I. Die Berufung gegen das Urteil des Sozialgerichts München vom 17. August 2007 wird zurückgewiesen.

II. Außergerichtliche Kosten sind nicht zu erstatten.

III. Die Revision wird nicht zugelassen.

Tatbestand

Der Rechtsstreit betrifft einen Anspruch auf Arbeitslosengeld (Alg) vom 01.05.2001 bis 23.07.2001 und die Minderung der Anspruchsdauer; die Beteiligten streiten über den Eintritt einer Sperrzeit.

Der Kläger war vom 01.01.2000 bis 30.04.2001 als System - und Netzwerkadministrator bei der Firma N. (N.) zuletzt zu einem Monatsgehalt von 10.833,33 DM brutto beschäftigt. Er hatte laut Arbeitsvertrag eine wöchentliche Arbeitszeit von 40 Stunden ohne festgelegte Arbeitszeiten abzuleisten. Am 01.03.2001 trat Herr T. Q. (Q) als Geschäftsführer bei N ein und war Vorgesetzter eines Teams von 10 bis 12 Mitarbeitern, dem auch der Kläger zugeteilt war. Der Kläger war für die Administration der E-mail-Server und die Sicherheit des Netzwerkes zuständig. Nachdem es zu Spannungen aufgrund angeblich fehlender Arbeitsleistung des Klägers, unentschuldigten Fehlens und Nichteinhaltung der vertraglich festgehaltenen Arbeitszeit zwischen dem Kläger und Q gekommen war, wurde das Arbeitsverhältnis durch Aufhebungsvertrag vom 29.03.2001 zum 30.04.2001 beendet. N gab als Beendigungsgrund in der Arbeitsbescheinigung an, dass vertragswidriges Verhalten des Klägers (unentschuldigtes Fehlen, Arbeitsverweigerung) zur Beendigung des Arbeitsverhältnisses durch Aufhebungsvertrag geführt habe.

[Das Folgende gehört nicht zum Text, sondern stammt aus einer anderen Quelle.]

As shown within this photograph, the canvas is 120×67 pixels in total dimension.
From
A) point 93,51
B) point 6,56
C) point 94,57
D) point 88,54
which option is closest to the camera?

Mit Bescheid vom 03.09.2001 stellte die Beklagte eine Sperrzeit von 12 Wochen für den Zeitraum vom 01.05.2001 bis 23.07.2001 sowie die Minderung des Alg Anspruchs um 84 Tage fest. Der Kläger habe sein Arbeitsverhältnis bei N zum 30.04.2001 durch Aufhebungsvertrag vom 29.03.2001 beendet. Den dagegen erhobenen Widerspruch wies die Beklagte mit Widerspruchsbescheid vom 26.02.2002 zurück, nachdem sie dem Kläger Alg ab 24.07.2001 bewilligt und die Leistung am 07.09.2001 wegen Arbeitsaufnahme eingestellt hatte.

Gegen den Bescheid vom 03.09.2001 in der Gestalt des Widerspruchsbescheids vom 26.02.2002 erhob der Kläger am 02.04.2002 Klage zum Sozialgericht München - SG -, das Q als Zeugen vernahm. Wegen des Inhalts der Zeugenaussage wird auf die Sitzungsniederschrift vom 17.08.2007 Bezug genommen.

Mit Urteil vom 17.08.2007 hat das SG die Klage abgewiesen und ausgeführt, der Abschluss eines Aufhebungsvertrages löse den Eintritt einer Sperrzeit aus, wenn kein wichtiger Grund vorliege. Einen solchen habe das Gericht nicht ermitteln können (zum Beispiel unberechtigte Vorwürfe durch den Arbeitgeber, Nichtzahlung oder unpünktliche Zahlung von Lohn, Nichtgewährung von Urlaub usw.). Der Kläger hätte die arbeitgeberseitige Kündigung abwarten und dagegen vorgehen müssen. Der Kläger habe den Aufhebungsvertrag drei Tage, nachdem er ihm von N übergeben worden sei, unterschrieben zurückgegeben.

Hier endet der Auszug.